RECORDS FOR THIS TASK below:

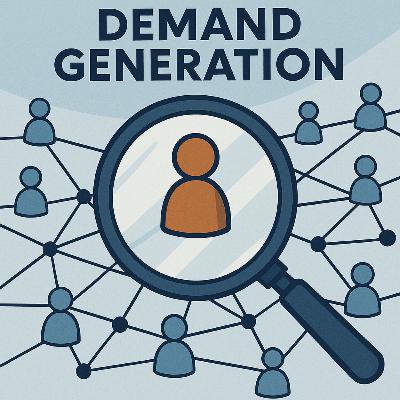 #82 - Demand generation
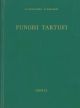  Funghi freschi - secchi - commestibili e velenosi. Tartufi. Guida pratica alla conoscenza ed ispezione dei principali funghi freschi, secchi, commestibili e velenosi 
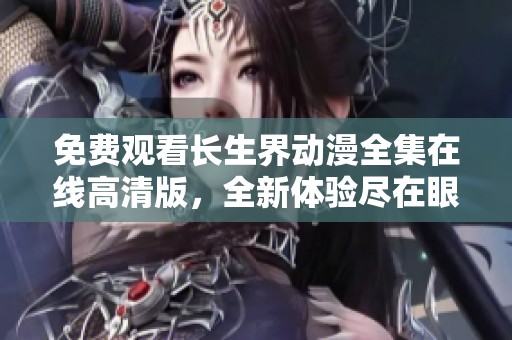 免费观看长生界动漫全集在线高清版，全新体验尽在眼前！
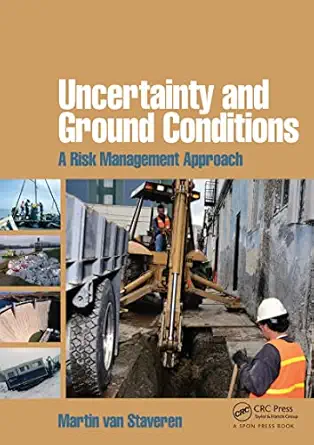 uncertainty and ground conditions 1st edition martin van staveren 0750669586, 978-0750669580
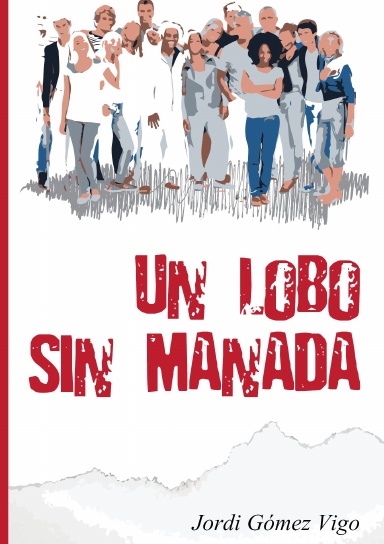 UN LOBO SIN MANADA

End of RECORDS FOR THIS TASK.

Every record, from top to bottom, gets written out exactly; no picture goes into the copy.

 #82 - Demand generation
  Funghi freschi - secchi - commestibili e velenosi. Tartufi. Guida pratica alla conoscenza ed ispezione dei principali funghi freschi, secchi, commestibili e velenosi 
 免费观看长生界动漫全集在线高清版，全新体验尽在眼前！
 uncertainty and ground conditions 1st edition martin van staveren 0750669586, 978-0750669580
 UN LOBO SIN MANADA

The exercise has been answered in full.